Update: I should note that universities of course ask for this type of essay and certainly look favorably upon those submissions that fit the mold, so College Summit doesn’t deserve all the blame. Nonetheless, it’s truly awful writing that, no matter how you slice it, doesn’t impart much about why the author should be admitted to any given college.

Vicious cycle

Eric Osberg

The New York Times reports today on the admissions crunch at Ivy League schools. Due to record numbers of applicants, Harvard’s acceptance rate this year is down to a new low of 7.1 percent, and other schools are setting their own records as well. Why? The Times speculates, but focuses on demographics:

Many factors contributed to the tightening of the competition at the most selective colleges, admissions deans and high school counselors said, among them demographics.

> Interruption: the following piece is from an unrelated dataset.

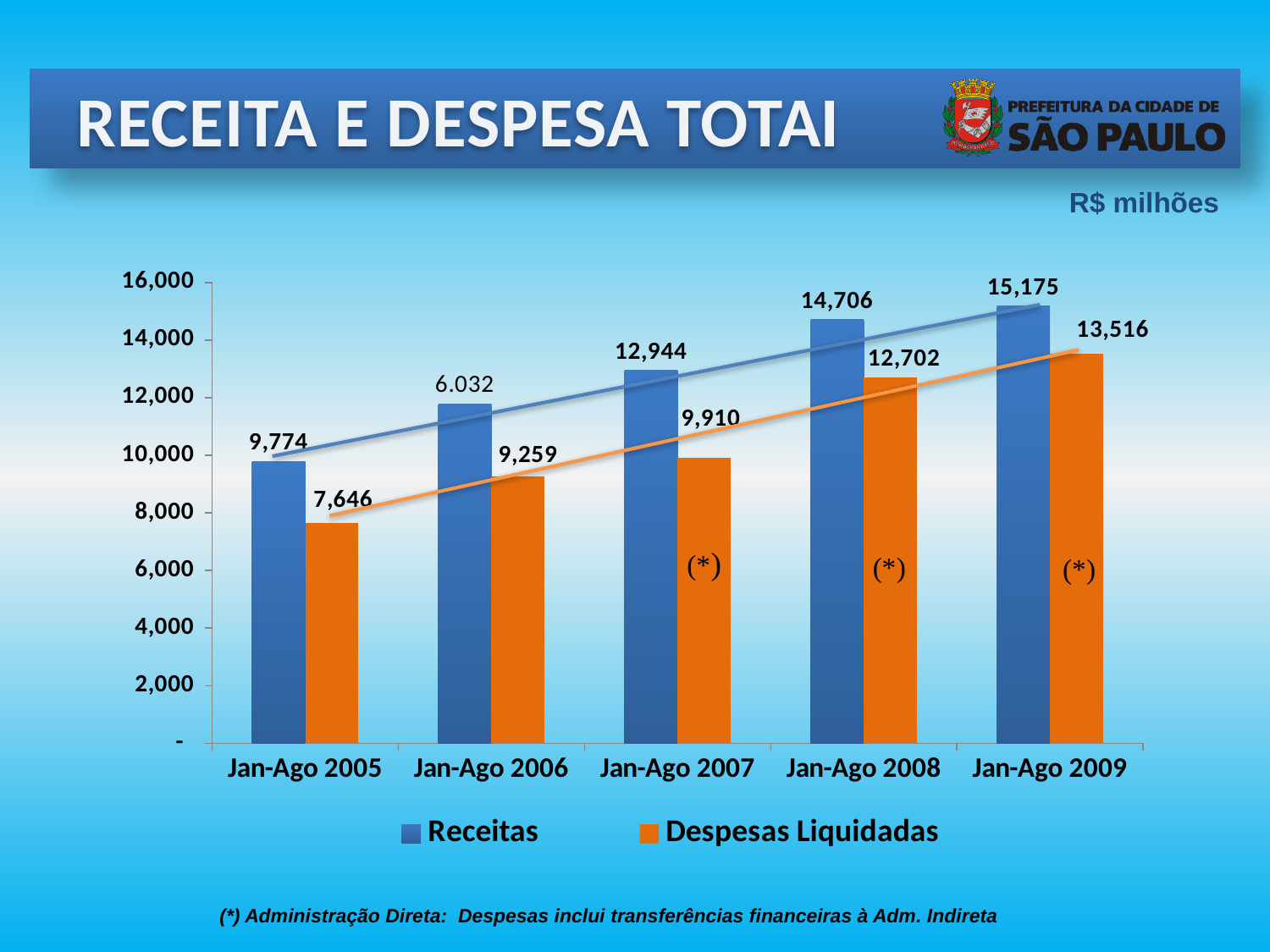
What is the difference between Receitas and Despesas Liquidadas in Jan-Ago 2009? 1,659 How many periods are shown on the x axis? 5 What kind of chart is shown on the slide? Bar chart In which period is Despesas Liquidadas lowest? Jan-Ago 2005 What is the difference between Receitas and Despesas Liquidadas in Jan-Ago 2008? 2,004 Which is larger: Receitas in Jan-Ago 2007 or Despesas Liquidadas in Jan-Ago 2008? Receitas in Jan-Ago 2007 In which period is Receitas highest? Jan-Ago 2009 How many series does the legend list? 2 What is the value of Despesas Liquidadas for Jan-Ago 2007? 9,910 What is the value of Receitas for Jan-Ago 2005? 9,774 What is the value of Despesas Liquidadas for Jan-Ago 2009? 13,516 Do the Despesas Liquidadas values rise or fall from Jan-Ago 2005 to Jan-Ago 2009? Rise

The number of high school graduates in the nation has grown each year over the last decade and a half, though demographers project that the figure will peak this year or next, which might reduce the competition a little.

Other factors were the ease of online applications, expanded financial aid packages, aggressive recruiting of a broader range of young people, and ambitious students’ applying to ever more colleges.

I’d bet on that last point—students applying to more and more colleges. Anecdotally speaking, when I applied to colleges 16 years ago, submitting a handful of applications was the norm. Now that seems lazy.

As the International Herald Tribune reported in January, “‘There was a time when kids applied to three or four schools, then to six or seven schools, and now, 10 or more is not uncommon,’ said John Maguire, a higher education consultant.” We’re in a vicious cycle, where students need to apply to more schools simply because everyone else is applying to more schools. This effect—if indeed there is a doubling or tripling of applications per student—would surely dwarf the relatively gradual increase in graduates each year. I’m just not sure where it ends.